Records from a spatial question set
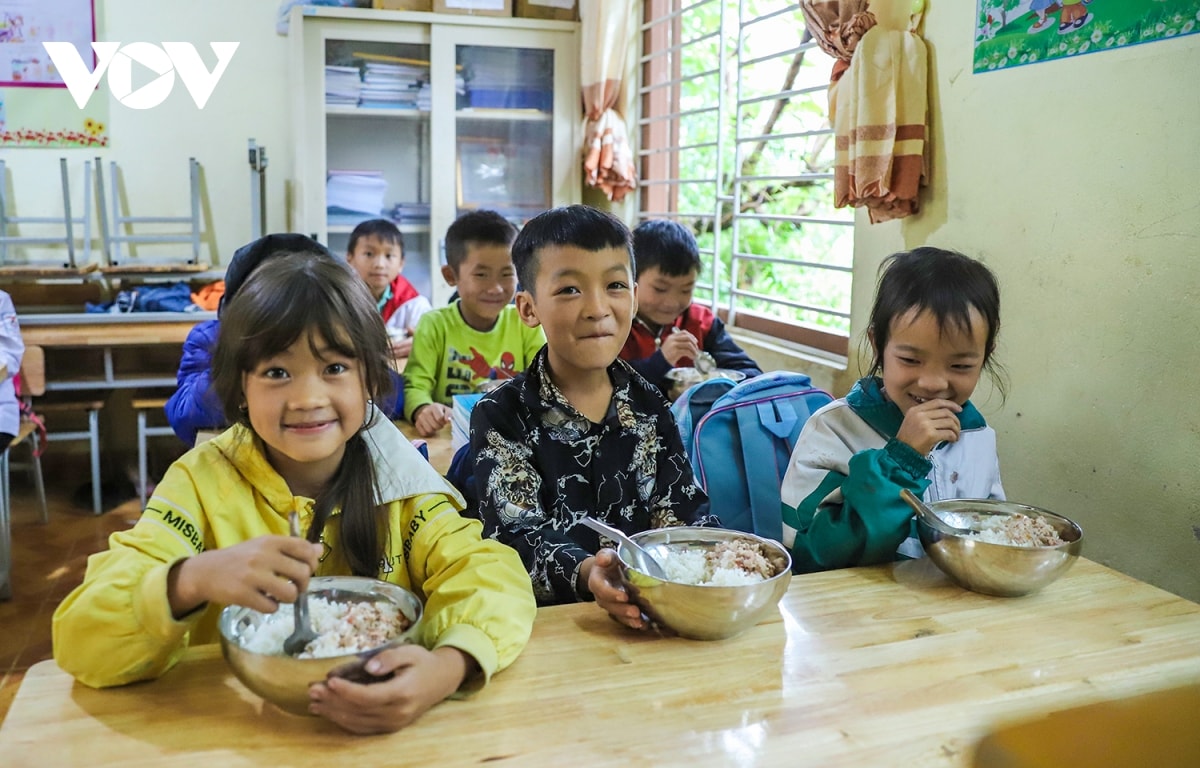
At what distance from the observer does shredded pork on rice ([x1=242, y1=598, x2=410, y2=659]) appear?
886 mm

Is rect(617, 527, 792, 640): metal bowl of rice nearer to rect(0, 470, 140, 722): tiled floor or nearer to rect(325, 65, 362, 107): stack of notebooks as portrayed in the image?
rect(0, 470, 140, 722): tiled floor

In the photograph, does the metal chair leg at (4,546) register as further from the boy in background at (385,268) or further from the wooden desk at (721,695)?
the wooden desk at (721,695)

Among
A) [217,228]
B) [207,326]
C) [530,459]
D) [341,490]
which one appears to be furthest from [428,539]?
[217,228]

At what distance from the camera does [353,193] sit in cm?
433

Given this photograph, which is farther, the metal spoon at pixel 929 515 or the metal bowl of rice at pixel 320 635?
the metal spoon at pixel 929 515

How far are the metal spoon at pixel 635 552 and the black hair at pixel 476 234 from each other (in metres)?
1.70

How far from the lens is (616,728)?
0.87 metres

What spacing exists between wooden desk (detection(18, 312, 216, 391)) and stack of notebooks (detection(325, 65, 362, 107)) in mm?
1100

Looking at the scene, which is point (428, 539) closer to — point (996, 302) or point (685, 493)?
point (685, 493)

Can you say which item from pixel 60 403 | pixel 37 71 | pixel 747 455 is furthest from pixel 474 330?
pixel 37 71

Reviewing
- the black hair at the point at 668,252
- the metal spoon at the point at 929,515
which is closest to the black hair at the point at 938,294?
the metal spoon at the point at 929,515

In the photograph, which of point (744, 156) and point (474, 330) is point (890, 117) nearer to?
point (474, 330)

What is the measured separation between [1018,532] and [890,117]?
1.27 m

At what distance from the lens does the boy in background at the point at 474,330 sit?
269cm
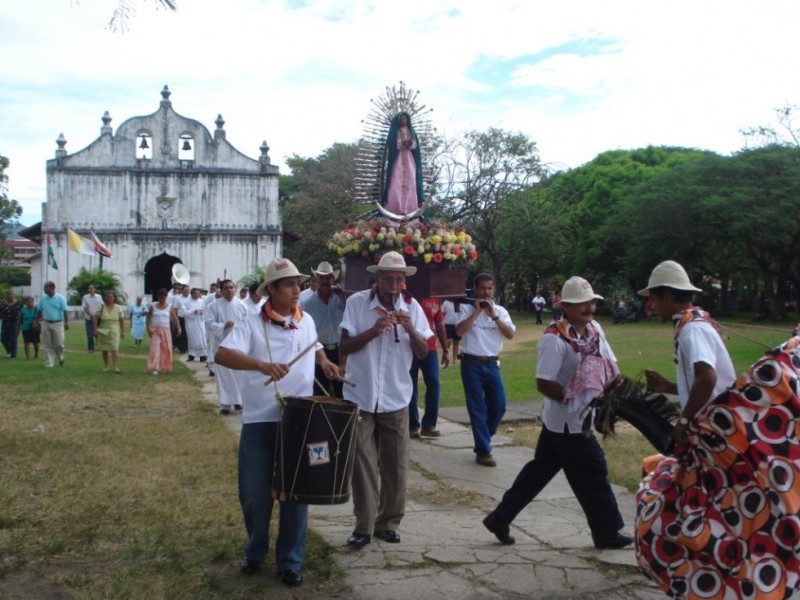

### [Exercise details]
Starting at the line that contains "In the photograph, which" and ending with the last line of the records, write out all those lines again, requests included. In the answers, scale every number, coordinates and distances alike, by 2.15, rounding each to as many decimal places as it originally had with halves rounded up. Leave the pictures out.

### [Reply to the exercise]
In the photograph, which of point (744, 156) and point (474, 330) is point (890, 117) nearer to?
point (1019, 710)

What is the measured separation between [1018,532] and [890,117]?
2.73 m

At what distance from the lens does the boy in background at the point at 474,330 sit?
578cm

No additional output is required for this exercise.